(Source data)
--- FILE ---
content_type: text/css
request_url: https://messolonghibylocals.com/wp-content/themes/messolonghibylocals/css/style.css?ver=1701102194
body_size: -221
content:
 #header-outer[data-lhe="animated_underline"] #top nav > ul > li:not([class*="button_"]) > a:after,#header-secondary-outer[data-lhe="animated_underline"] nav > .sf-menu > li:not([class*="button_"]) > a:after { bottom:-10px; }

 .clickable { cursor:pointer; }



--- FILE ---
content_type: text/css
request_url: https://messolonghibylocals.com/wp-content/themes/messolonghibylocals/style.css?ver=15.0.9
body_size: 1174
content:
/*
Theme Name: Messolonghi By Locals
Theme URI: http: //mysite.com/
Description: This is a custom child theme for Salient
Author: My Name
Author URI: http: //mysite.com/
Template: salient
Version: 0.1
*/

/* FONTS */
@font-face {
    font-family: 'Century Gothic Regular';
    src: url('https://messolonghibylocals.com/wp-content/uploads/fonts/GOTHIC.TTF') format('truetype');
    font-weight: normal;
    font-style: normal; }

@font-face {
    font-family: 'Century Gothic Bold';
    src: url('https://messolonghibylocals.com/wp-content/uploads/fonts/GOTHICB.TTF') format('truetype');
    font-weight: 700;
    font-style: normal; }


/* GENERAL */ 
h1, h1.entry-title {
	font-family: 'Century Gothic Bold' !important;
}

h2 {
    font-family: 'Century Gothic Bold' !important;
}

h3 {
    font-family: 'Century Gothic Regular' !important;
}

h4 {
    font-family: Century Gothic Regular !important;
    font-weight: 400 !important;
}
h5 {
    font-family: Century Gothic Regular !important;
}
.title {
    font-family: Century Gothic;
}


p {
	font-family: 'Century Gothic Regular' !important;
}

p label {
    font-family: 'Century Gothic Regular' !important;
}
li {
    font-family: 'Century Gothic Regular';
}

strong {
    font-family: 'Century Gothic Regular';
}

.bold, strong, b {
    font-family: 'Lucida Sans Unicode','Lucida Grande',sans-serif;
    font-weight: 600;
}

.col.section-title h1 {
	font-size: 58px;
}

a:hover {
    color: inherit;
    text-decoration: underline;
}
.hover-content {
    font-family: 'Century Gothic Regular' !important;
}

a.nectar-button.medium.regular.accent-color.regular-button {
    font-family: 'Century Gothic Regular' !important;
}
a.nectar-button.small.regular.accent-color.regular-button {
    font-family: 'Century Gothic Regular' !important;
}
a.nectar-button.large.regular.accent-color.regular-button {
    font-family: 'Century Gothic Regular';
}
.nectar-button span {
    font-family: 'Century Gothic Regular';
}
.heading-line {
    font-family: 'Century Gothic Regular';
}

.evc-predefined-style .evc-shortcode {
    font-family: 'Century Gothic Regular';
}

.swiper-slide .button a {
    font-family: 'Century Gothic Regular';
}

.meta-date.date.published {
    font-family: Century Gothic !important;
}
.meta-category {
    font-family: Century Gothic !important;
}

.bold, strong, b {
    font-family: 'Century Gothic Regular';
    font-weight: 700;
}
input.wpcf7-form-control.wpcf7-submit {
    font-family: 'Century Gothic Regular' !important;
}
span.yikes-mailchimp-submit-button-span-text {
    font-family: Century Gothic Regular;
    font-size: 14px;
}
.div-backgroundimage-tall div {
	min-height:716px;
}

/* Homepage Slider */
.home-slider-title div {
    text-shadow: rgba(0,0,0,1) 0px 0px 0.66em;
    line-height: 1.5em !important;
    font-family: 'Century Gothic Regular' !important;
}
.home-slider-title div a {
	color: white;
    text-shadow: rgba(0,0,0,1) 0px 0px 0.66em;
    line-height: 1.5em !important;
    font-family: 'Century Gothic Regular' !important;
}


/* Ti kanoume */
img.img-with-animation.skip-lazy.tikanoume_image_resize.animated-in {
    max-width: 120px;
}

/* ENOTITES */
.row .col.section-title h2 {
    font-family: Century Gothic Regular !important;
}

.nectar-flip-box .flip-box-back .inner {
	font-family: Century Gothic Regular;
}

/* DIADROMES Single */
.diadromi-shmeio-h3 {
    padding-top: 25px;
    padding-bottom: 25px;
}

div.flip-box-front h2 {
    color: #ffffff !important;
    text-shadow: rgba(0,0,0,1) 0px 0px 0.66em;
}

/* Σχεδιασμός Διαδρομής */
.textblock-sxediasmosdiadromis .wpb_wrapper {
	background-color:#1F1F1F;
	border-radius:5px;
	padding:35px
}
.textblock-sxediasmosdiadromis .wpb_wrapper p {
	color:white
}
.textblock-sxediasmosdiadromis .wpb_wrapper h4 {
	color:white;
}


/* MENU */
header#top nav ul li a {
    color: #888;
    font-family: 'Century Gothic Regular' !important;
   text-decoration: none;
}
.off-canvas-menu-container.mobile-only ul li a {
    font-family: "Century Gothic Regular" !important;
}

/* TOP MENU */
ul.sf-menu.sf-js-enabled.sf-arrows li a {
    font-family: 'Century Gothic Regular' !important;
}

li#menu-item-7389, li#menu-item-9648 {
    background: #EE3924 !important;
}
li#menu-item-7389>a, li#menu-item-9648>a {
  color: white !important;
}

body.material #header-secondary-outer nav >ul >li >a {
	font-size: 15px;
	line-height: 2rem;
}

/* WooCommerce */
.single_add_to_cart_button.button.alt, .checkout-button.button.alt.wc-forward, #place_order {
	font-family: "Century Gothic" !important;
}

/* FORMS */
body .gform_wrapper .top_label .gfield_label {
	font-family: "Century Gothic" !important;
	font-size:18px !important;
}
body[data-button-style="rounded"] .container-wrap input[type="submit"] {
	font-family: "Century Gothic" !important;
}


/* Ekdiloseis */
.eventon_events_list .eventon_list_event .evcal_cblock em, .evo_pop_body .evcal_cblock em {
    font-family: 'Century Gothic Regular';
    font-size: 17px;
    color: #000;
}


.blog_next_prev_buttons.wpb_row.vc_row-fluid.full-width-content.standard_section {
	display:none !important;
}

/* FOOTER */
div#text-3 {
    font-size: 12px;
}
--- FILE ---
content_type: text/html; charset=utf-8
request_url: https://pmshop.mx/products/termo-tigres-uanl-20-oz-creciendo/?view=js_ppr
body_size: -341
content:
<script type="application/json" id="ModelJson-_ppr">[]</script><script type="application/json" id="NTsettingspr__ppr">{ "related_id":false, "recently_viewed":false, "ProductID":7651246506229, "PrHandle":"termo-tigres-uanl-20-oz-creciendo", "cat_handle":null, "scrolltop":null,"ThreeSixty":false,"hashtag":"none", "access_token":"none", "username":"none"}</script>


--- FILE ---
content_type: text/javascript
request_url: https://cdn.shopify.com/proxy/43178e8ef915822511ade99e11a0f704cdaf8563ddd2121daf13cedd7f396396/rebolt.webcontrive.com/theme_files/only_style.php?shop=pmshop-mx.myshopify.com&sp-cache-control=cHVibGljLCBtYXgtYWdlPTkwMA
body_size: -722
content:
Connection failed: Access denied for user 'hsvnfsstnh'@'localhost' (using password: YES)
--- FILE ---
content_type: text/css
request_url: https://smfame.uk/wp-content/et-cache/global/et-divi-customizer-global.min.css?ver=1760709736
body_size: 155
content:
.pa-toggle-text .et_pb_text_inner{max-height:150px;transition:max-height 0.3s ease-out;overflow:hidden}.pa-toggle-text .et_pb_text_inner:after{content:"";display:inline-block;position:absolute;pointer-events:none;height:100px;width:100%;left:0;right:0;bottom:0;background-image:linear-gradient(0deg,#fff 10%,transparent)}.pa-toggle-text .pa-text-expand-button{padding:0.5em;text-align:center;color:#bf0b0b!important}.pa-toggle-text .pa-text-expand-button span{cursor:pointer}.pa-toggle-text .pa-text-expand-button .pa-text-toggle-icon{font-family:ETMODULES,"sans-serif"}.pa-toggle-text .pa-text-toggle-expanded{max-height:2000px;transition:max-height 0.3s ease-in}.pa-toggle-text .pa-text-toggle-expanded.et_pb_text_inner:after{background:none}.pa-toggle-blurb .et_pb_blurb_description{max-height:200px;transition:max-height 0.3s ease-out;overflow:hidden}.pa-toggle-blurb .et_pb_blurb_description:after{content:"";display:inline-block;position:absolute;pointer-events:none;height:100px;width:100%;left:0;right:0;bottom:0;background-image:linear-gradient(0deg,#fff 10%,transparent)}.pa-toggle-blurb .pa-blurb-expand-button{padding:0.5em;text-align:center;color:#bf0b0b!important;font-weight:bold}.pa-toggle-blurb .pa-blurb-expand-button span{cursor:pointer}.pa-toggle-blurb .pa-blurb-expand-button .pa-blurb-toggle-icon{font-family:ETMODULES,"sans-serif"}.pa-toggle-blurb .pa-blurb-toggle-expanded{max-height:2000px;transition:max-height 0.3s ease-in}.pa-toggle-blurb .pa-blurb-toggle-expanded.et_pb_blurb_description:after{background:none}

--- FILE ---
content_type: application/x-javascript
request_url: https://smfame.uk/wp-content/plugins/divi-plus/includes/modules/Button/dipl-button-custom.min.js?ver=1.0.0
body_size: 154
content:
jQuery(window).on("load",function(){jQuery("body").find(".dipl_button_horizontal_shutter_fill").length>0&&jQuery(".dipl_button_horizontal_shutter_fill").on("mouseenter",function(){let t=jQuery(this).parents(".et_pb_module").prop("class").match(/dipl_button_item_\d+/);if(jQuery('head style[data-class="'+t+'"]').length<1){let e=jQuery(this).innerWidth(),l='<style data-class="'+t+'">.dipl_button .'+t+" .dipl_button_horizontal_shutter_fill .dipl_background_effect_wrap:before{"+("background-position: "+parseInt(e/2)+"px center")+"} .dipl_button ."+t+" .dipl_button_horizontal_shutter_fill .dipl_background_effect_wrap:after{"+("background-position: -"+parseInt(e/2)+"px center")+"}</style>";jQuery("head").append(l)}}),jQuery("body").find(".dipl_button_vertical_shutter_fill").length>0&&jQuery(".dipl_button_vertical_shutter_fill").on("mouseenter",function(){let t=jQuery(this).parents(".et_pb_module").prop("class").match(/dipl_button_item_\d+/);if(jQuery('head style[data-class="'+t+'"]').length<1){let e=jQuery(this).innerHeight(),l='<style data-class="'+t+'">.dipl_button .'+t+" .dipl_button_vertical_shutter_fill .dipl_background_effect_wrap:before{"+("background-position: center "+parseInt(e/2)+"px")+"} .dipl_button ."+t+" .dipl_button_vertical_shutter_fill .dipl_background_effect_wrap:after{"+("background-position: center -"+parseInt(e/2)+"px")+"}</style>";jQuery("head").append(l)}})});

TASK BRIEF ::
The lines to copy are those above that contain the string "pmshop".

SOLUTION TO THIS EXERCISE ::
request_url: https://pmshop.mx/products/termo-tigres-uanl-20-oz-creciendo/?view=js_ppr
request_url: https://cdn.shopify.com/proxy/43178e8ef915822511ade99e11a0f704cdaf8563ddd2121daf13cedd7f396396/rebolt.webcontrive.com/theme_files/only_style.php?shop=pmshop-mx.myshopify.com&sp-cache-control=cHVibGljLCBtYXgtYWdlPTkwMA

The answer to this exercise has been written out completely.